[A, SfS] Chapter 5: Confidence Intervals: 5.2: CI for a mean
Confidence Interval for the Population Mean of a Quantitative Variable
Confidence Interval for the Population Mean of a Quantitative Variable
In this lesson, you will learn how to compute a confidence interval for the population mean #\mu# of a variable.
#\text{}#
In section 3.2 we defined #z_p# as the quantile of the standard normal distribution which has probability #p# to its left, such that #\mathbb{P}(Z \leq z_p) = p#. This is the notation used in probability. But in statistics, it will be more convenient to use this notation for the quantile which has probability #p# to its right, such that #\mathbb{P}(Z \geq z_p) = p#.

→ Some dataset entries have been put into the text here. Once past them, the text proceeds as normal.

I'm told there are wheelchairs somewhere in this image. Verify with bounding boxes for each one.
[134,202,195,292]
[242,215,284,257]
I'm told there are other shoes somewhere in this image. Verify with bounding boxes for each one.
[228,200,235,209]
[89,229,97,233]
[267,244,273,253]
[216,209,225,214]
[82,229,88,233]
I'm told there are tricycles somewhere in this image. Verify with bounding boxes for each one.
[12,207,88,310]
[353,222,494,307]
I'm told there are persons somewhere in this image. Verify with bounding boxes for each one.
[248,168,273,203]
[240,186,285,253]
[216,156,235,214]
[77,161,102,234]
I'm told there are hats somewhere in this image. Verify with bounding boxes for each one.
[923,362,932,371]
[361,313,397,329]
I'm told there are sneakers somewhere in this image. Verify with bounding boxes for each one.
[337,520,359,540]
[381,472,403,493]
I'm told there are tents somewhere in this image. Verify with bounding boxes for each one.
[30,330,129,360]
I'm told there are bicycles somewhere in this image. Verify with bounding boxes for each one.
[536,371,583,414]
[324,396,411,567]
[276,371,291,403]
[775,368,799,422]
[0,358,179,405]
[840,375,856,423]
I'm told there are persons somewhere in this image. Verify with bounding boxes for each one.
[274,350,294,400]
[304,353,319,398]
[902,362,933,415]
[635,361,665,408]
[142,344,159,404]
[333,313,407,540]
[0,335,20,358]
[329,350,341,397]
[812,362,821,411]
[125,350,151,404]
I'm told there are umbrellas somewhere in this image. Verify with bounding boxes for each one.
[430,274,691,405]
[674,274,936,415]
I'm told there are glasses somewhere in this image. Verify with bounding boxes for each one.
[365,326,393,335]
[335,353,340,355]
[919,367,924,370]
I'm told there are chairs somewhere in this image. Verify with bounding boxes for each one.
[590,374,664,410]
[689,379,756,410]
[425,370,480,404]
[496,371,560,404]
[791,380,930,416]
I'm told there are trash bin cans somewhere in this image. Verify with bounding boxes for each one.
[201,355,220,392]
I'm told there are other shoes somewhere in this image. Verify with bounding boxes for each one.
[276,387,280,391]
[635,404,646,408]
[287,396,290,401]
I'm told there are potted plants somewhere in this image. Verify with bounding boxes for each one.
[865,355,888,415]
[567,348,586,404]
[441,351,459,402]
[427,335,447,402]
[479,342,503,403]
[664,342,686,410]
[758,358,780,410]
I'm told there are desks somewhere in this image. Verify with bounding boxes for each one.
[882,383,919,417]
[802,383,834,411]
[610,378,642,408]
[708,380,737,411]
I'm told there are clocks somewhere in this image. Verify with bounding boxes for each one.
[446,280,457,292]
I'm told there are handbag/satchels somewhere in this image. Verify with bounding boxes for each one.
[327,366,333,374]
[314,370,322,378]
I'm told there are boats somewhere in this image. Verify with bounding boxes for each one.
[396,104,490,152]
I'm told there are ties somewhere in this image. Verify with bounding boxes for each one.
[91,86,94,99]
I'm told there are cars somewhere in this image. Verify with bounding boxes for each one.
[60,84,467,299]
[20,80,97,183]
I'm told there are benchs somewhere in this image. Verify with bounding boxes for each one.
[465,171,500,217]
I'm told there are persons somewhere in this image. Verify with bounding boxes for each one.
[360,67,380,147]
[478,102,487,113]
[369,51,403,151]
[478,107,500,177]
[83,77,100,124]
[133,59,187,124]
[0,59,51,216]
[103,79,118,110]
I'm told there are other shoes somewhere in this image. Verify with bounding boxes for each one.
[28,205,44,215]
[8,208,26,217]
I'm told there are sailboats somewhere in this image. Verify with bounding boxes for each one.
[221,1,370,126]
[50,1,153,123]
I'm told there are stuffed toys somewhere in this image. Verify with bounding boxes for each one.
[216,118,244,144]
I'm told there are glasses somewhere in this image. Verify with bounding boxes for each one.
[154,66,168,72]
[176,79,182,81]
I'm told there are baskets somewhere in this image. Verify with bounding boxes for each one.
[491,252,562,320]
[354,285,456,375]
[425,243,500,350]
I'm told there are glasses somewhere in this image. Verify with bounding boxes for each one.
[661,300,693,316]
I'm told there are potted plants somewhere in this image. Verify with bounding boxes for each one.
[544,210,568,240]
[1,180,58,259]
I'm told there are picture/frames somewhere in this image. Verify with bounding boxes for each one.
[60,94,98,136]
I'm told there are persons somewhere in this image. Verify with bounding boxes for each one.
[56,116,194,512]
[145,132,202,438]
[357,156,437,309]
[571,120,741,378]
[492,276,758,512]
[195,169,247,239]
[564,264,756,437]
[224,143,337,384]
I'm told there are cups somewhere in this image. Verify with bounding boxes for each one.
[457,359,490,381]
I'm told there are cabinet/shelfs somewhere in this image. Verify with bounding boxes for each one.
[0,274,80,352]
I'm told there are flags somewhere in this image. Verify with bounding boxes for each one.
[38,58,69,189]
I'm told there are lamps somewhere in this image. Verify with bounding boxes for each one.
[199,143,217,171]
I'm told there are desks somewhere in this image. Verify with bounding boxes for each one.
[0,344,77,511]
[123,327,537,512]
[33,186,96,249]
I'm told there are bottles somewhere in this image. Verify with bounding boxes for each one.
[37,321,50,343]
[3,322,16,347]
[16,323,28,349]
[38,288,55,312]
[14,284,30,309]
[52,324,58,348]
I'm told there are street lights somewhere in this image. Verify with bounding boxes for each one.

So from here on in this course, #z_{\alpha/2}# denotes the quantile of the standard normal distribution which has probability #\alpha/2# to its right, in the right tail of the standard normal distribution. Then, because the standard normal distribution is symmetric about zero, #-z_{\alpha/2}# denotes the quantile of the standard normal distribution which has probability #\alpha/2# to its left, in the left tail of the standard normal distribution. So if #\alpha = 0.05# then #z_{0.05/2} = 1.96# and #-z_{0.05/2} = -1.96#. (In R, this distinction is made by adding the setting #\mathrm{lower.tail=FALSE}# or #\mathrm{low=F}# in the #\mathrm{qnorm()}# command.)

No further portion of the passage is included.